The authors report that the agreement in surveillance intervals predicted by using WavSTAT compared with histology was 88.9 % using the MSTF guidelines. The MSTF guidelines state that for 1 – 2 diminutive adenomas, surveillance can take place between 5 to 10 years, based on the discretion of the endoscopists. Adoption of an optical diagnosis technology should not alter the current standard of care, acknowledging the variability in standard of care among endoscopists. For instance, some endoscopists routinely recommend 5 years if 1 – 2 diminutive adenomas are found, whereas others may extend surveillance to 10 years with the same findings, depending on the case. Prior studies have therefore more stringently reported intraendoscopist agreement [12] [13] [16] instead of agreement with a range. Thus, agreement regarding surveillance intervals may be overestimated in this study.

There are important issues when considering the potential cost of implementing WavSTAT. In addition to the upfront cost of investing in the diagnostic unit, the probes are integrated into single-use biopsy forceps. Thus, every case/patient would require a new probe. Furthermore, for patients found to have “not suspect” polyps, the forceps would be discarded without being used. Finally, there is now ample evidence that even diminutive polyps have a higher incomplete resection rate (compared with snare removal) when removed by biopsy forceps [17] [18] [19]. Thus, practitioners might use the biopsy probe for diagnosis, but then use a separate snare for resection. This approach would add time and cost to the procedure. If an endoscopist settles on using a forceps when he/she would have otherwise used a snare, quality of resection may be compromised. Finally, the authors indicate that the technology is increasingly recognized by insurance carriers, and applications for integration of this technology into procedural costs and the reimbursement system are underway in parts of Europe. However even if insurance covers these costs (relieving the endoscopist from bearing the cost), the global cost to the healthcare system still rises.

Rath and colleagues present very interesting preliminary results on an emerging technology that potentially comes close to meeting the thresholds set forth by the ASGE for optical diagnosis of diminutive colorectal polyps. As the authors concede, there is need for large multicenter studies to validate these findings, and to demonstrate consistent achievement of the PIVI thresholds and comparability to current endoscopic imaging techniques for real-time prediction of polyp histology. Although it is highly appealing to embrace a technology that obviates user error, the entire purpose of a “characterize, resect, and discard” strategy is to decrease the overall cost of colonoscopy to healthcare systems without compromising quality of care. Even if this technology is validated and meets the ASGE thresholds, there is an important responsibility to demonstrate that the strategy is cost-effective compared with the current standard of practice, and that quality is not compromised by settling for a resection technique that increases rates of incomplete resection. Employing a single-use probe for the most commonly found polyps in colonoscopy, in addition to a snare to actually resect the polyp if needed, seems to pose a significant cost burden. This is especially the case when the same outcome can be achieved with training in a technology (such as NBI) that is already provided on widely used endoscopes.

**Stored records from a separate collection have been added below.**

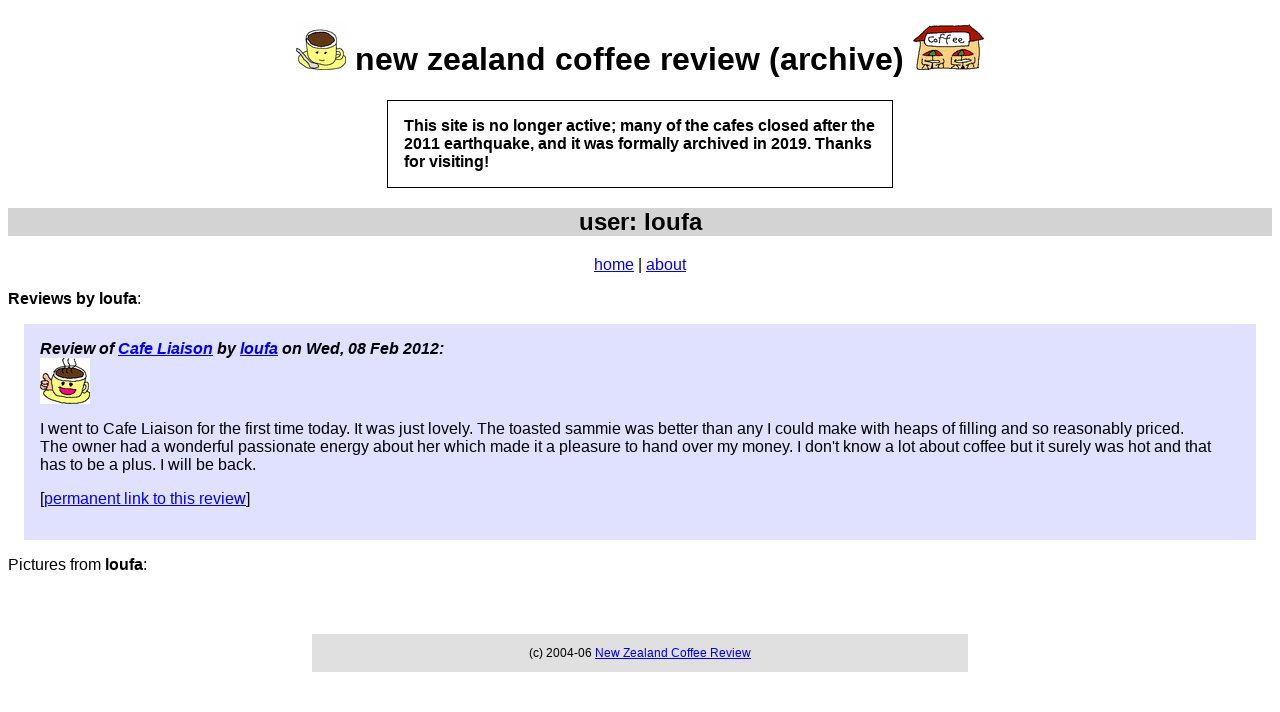

--- FILE ---
content_type: text/html
request_url: https://coffee.gen.nz/user/658.html
body_size: 1316
content:
<!DOCTYPE HTML PUBLIC "-//W3C//DTD HTML 4.01 Transitional//EN" "http://www.w3.org/TR/html4/loose.dtd">
<html>
<head>
    <title>New Zealand Coffee Review (Archive): user: loufa</title>
       <link rel="stylesheet" type="text/css" href="../css/main.css">
       <link rel="alternate" type="application/rss+xml" title="RSS" href="../rss/cafes">
       <link rel="alternate" type="application/rss+xml" title="RSS" href="../rss/reviews">
       <link rel="alternate" type="application/rss+xml" title="RSS" href="../rss/pics">
       <script language="javascript" type="text/javascript" src="../js/funcs.js"></script>
</head>
<body>
    <h1><img alt="" src="../images/coffee_kun_anim.gif" width="50" height="49">
        <a style="text-decoration: none; color: black;" href="/">new zealand coffee review (archive)</a>
        <img alt="" src="../images/coffee_shop.png" width="71" height="46"></h1>
  <div style="margin: 0 30%; padding: 1em; border: solid 1px black; font-weight: bold;">This site is no longer active; many of the cafes closed after the 2011 earthquake, and it was formally archived in 2019.  Thanks for visiting!</div>
    <h2>user: loufa</h2>    <p align="center"><a href="/">home</a> | <a href="../about.html">about</a></p>
<p><b>Reviews by loufa</b>:</p>
<div class="review hreview" id="review_728">
<div class="reviewbyline"></a>Review of <a class="item fn url" href="../cafe/175-cafe-liaison.html">Cafe Liaison</a> by <a class="reviewer fn url" href="658.html">loufa</a> on Wed, 08 Feb 2012:</div>
<img src="../images/coffee_kun_happy.png"><p class="description">I went to Cafe Liaison for the first time today.  It was just lovely.  The toasted sammie was better than any I could make with heaps of filling and so reasonably priced.<br />
The owner had a wonderful passionate energy about her which made it a pleasure to hand over my money.  I don't know a lot about coffee but it surely was hot and that has to be a plus.  I will be back.   </p><p>[<a class="permalink" rel="self bookmark" href="../cafe/175-cafe-liaison.html#review_728">permanent link to this review</a>]</p>
</div>

<p>Pictures from <b>loufa</b>:</p><div id="footer">
(c) 2004-06 <a href="/">New Zealand Coffee Review</a>
</div>

<!-- google analytics -->
<script type="text/javascript">
 var gaJsHost = (("https:" == document.location.protocol) ? "https://ssl." : "http://www.");
 document.write(unescape("%3Cscript src='" + gaJsHost + "google-analytics.com/ga.js' type='text/javascript'%3E%3C/script%3E"));
</script>
<script type="text/javascript">
 var pageTracker = _gat._getTracker("UA-4269069-1");
 pageTracker._initData();
 pageTracker._trackPageview();
</script>

</body>
</html>


--- FILE ---
content_type: text/css
request_url: https://coffee.gen.nz/css/main.css
body_size: 652
content:
.contact_table tr td {
	vertical-align: top;
}

#news {
/*	background: #e0e0e0;*/
	border: solid 1px #d0d0d0;
	padding: 0 5px 0 5px;
}

#news h2 {
	margin: 0;
	font-size: 0.8em;
	text-align: left;
	font-weight: normal;
}
#news h3 {
	margin: 0;
	font-size: 1em;
}
#news .timestamp {
	font-size: 0.6em;
	color: lightgrey;
	padding: 0.5em;
}
#news .archive-link {
	text-align: right;
	font-style: italic;
	font-size: 0.6em;
}
#news p {
	margin: 5px 0 5px 0;
}
#news .mascot {
	margin-top: 1em;
	float: right;
}

.addreview {
	background: #ffffaa;
}

.error {
	background-color: red;
	padding: 1em;
	font-weight: bold;
}

#reviews h3 {
	margin-left: 1em;
}

.review {
	background-color: #e0e0ff;
	padding: 1em;
	margin: 1em;
}

.reviewbyline {
	font-style: italic;
	font-weight: bold;
}

#cafepicscontainer {
	float: right;
	width: 200px;
}

#cafepicsheader {
	width: 100%;
	background-color: black;
	color: white;
	text-align: center;
}

#cafepics {
	padding: 1em;
	border: solid 1px black;
	background-color: #abdb93;
	text-align: center;
}

#piccomment {
	font-weight: bold;
}

#footer {
	margin-top: 5em;
	margin-left: auto;
	margin-right: auto;
	width: 50%;
	padding: 1em;
	align: center;
	text-align: center;
	font-size: 0.75em;
	background: #e0e0e0;
}

body {
	font-family: arial;
}

h1, h2 {
	text-align: center;
}

h1 {
	font-weight: bold;
}

h2 {
	background-color: lightgrey;
}

.inset, .inset_lr {
	margin-left: 10%;
}

.inset_lr {
	margin-right: 10%;
}

.centercol {
	width: 50%;
}

.max_800, .centercol, .centered, .text_centered {
	margin-left: auto;
	margin-right: auto;
}

.text_centered {
	text-align: center;
}

.max_800 {
	max-width:800px;
	width:expression(document.body.clientWidth > 800 ? "800px" : "auto");
}

.thumbnail {
	border: solid 1px black;
}

.warning {
	color: red;
}

--- FILE ---
content_type: text/javascript
request_url: https://coffee.gen.nz/js/funcs.js
body_size: 103
content:
// Common javascript

function focus_select(elem)
{
	elem.focus();
	elem.select();
}

var coffee = {
};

In light of the limitations discussed above, before a technology such as WavSTAT can be widely implemented, there needs to be convincing evidence that the results are reliable, valid, and reproducible in multicenter trials, and that they consistently meet the ASGE thresholds. This technology should be compared with previously rigorously studied technologies such as NBI. It would be important to understand user practices in the use of a forceps versus a snare and how that may impact cost and incomplete resection rates. Finally, before this technology can be widely implemented, it is very important to carefully determine its cost – effectiveness, compared with the current gold standard of resecting all polyps and sending for histological examination, as well as with current optical diagnostic technologies such as NBI.